Pareceres/Diversos

Tribunal Central Administrativo Sul - Contencioso Administrativo
Contencioso:Administrativo
Data:09/25/2009
Processo:05483/09
Nº Processo/TAF:00000/00/0
Sub-Secção:2º. Juízo
Magistrado:Mendes Cabral
Descritores:PROCESSO DISCIPLINAR.
NULIDADE INSUPRÍVEL.
CONVOCAÇÃO IRREGULAR.
FALTA DE ADVOGADO.
Texto Integral:Notificado nos autos supra indicados para esse efeito, o Ministério Público apresenta o seguinte parecer sobre o mérito do recurso:

O presente Recurso Jurisdicional vem interposto por N......., da sentença proferida em 03.03.2009 pelo Tribunal Administrativo e Fiscal de Loulé que, julgando improcedente a acção administrativa especial intentada, manteve na ordem jurídica a deliberação de 23.08.2006 do Município de Olhão.

Esta deliberação aplicara à ora recorrente, na sequência do competente processo disciplinar, a pena de multa no valor de 1.529,12 euros.


*

A meu ver, a decisão do TAF de Loulé não optou pela solução correcta.

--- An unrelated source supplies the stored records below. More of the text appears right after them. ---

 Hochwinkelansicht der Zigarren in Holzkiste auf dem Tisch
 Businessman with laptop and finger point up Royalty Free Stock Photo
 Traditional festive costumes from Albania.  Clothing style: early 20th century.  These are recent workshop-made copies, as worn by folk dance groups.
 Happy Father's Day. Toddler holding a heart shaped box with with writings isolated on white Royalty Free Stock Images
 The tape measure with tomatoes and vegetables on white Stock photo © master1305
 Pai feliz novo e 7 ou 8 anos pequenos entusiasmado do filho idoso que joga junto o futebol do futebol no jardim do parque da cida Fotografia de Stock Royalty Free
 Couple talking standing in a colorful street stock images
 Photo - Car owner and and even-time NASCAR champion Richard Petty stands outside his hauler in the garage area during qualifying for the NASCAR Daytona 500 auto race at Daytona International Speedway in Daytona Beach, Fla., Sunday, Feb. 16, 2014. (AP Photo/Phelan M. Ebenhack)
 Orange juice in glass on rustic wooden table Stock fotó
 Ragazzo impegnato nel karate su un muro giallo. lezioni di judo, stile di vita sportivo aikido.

Com efeito, se no tocante à convocatória da arguida para prestar declarações em processo disciplinar a irregularidade cometida se pode considerar “sanada” (visto N..... haver efectivamente recebido o correspondente ofício, apesar de a remessa deste não ter sido registada), e não possuindo outrossim a falta de assinatura do auto de declarações do Presidente da Câmara o alcance que se lhe procura atribuir, já o mesmo se não poderá dizer da falta de mandatário em diligência a que deveria ser presente.

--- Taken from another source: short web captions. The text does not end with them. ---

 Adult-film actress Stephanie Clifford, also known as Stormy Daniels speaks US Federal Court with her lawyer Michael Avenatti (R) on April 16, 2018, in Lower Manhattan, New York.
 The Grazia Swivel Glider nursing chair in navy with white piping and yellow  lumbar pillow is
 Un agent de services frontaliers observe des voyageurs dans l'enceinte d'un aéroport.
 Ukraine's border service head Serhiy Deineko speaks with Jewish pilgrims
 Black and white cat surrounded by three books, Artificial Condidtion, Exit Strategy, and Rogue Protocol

Na verdade, os argumentos brandidos pela recorrente a tal respeito vêm sendo acolhidos pela jurisprudência mais recente e dominante, que considera prejudicial à defesa do arguido a simples falta de notificação do respectivo causídico.

O que se compreende - desde logo porque de tal relevante omissão resulta uma posição de inferioridade do arguido; e ainda, obviamente, porque só o advogado tem a possibilidade de avaliar correcta e eficazmente a regularidade que existiu ou não, no decurso das inquirições efectuadas.

No caso concreto, o mandatário da recorrente não foi regularmente convocado por correspondência registada (nem sequer informado por qualquer outra via) para diligência de prova em que deveria estar presente – tendo dessa omissão resultado a sua ausência no acto.

Assim, e na esteira da jurisprudência mais elevada e actual, a falta de notificação do advogado constituído pelo arguido para ser presente na inquirição de testemunhas por este arroladas, constitui omissão de formalidade essencial a uma defesa adequada, que integra nulidade insuprível, nos termos da segunda parte do n.º 1 do artigo 42 do Estatuto Disciplinar aprovado pelo Decreto-lei n.º 24/84 de 16 de Janeiro (v. neste sentido e entre outros, os acórdãos do STA de 19.04.2005 – recurso 0783/04, e de 14.03.2006 – recurso 01222/05).

Ao entender diversamente, mantendo na ordem jurídica a deliberação de 23.08.2006 do Município de Olhão, a decisão recorrida enferma pois de erro de julgamento.

Por consequência, emito o seguinte parecer:
Deve conceder-se provimento ao recurso jurisdicional.